CAR-T’s upward safety trend

Neelapu said the trend toward safer CAR T-cell therapy will make outpatient dosing more feasible but, for the meantime, centers like his will require that most patients remain in the hospital for at least the first week so that clinical staff can monitor for development of severe side effects.

Generally speaking, he added, MD Anderson looks to discharge these patients once their symptoms have resolved, but patients are still obligated to remain within 2 hours of the center for up to 4 weeks after infusion, per the FDA’s Risk Evaluation and Mitigation Strategies requirements.

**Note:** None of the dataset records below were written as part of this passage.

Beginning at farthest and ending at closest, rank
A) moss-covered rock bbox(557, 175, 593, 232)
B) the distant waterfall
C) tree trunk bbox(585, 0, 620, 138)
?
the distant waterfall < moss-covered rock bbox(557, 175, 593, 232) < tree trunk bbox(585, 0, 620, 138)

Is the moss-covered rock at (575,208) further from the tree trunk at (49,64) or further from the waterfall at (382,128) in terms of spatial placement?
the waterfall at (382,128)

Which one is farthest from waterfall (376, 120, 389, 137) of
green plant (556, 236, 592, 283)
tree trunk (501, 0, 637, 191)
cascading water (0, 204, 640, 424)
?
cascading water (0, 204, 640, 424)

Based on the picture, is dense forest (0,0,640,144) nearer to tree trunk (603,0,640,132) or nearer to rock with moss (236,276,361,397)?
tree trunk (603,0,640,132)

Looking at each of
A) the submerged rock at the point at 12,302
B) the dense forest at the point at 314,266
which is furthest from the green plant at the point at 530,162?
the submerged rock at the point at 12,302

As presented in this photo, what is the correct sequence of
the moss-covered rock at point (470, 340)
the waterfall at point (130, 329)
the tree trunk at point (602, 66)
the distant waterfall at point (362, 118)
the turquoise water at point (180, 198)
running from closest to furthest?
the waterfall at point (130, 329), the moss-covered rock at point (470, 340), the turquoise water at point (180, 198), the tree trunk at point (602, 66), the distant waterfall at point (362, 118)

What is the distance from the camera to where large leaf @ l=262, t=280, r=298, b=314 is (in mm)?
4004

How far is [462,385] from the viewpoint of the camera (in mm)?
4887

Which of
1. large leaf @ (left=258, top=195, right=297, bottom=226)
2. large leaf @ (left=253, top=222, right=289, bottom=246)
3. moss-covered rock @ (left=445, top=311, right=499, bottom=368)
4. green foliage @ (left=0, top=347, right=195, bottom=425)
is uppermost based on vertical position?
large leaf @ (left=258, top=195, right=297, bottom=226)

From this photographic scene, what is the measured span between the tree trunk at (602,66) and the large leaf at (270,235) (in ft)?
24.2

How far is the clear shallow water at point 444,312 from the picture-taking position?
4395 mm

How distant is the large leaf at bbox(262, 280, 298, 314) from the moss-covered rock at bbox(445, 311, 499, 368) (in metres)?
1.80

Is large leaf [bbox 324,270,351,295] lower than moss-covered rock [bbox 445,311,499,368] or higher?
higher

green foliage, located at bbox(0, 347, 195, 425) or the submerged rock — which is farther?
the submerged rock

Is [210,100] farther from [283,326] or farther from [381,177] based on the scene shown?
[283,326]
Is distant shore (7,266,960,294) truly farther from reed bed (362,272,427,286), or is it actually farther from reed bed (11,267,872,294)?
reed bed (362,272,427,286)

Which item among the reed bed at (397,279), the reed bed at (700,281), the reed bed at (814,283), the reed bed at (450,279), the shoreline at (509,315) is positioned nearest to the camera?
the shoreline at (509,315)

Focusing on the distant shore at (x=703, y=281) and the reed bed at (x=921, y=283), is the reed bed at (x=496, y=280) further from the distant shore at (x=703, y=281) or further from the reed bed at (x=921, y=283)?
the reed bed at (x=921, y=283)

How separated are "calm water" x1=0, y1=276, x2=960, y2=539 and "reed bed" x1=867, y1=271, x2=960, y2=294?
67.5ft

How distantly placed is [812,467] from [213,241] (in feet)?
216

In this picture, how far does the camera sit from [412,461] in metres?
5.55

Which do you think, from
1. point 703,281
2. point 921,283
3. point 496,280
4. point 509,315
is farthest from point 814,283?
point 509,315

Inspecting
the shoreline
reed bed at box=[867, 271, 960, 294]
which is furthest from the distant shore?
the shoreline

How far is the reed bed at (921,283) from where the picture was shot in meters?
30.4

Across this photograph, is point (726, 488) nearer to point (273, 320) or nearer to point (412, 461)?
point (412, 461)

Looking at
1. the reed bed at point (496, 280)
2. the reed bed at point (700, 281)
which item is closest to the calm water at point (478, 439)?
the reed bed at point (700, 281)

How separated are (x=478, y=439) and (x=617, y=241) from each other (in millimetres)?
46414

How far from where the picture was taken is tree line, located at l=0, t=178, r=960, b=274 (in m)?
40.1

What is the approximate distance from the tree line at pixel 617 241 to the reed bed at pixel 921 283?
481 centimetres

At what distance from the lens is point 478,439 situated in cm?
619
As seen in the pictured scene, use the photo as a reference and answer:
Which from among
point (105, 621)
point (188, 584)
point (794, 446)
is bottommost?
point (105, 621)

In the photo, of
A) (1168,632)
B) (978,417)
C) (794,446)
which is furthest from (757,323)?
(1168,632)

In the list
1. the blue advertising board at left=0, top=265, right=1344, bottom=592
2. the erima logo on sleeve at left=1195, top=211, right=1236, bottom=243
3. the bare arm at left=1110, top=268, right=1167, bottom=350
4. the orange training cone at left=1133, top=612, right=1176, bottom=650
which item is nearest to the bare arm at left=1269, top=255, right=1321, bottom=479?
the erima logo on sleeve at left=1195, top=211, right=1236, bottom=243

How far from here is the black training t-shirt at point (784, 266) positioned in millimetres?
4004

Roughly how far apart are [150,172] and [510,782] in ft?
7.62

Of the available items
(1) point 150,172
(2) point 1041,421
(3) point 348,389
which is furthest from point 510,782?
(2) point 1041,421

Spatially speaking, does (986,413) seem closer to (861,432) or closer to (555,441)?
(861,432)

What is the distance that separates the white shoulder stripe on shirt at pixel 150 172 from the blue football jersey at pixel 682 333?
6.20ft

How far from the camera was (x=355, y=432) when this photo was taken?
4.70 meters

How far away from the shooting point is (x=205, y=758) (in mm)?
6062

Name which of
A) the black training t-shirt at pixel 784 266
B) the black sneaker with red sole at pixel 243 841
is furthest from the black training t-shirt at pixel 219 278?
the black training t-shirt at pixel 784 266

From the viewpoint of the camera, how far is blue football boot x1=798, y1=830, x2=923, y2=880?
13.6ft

Jacobson is aware of some centers doing outpatient CAR-T where feasible, but this is not the case at Dana-Farber, which has requirements similar to those of MD Anderson.

Nevertheless, she said outpatient CAR-T could be feasible for certain patients, such as those in the ZUMA-5 trial, and that overall the field has seen an improvement in safety signals as clinicians become more accustomed to providing earlier intervention against treatment-related toxicities.

“The safety profile is getting better, and clinicians are becoming more comfortable with the toxicities and how to manage them,” Jacobson said. “Although the overall safety of providing CAR-T has improved, we still have not eliminated all the risks, and so safety issues remain part of the treatment that clinicians need to remain vigilant of and prepare for.”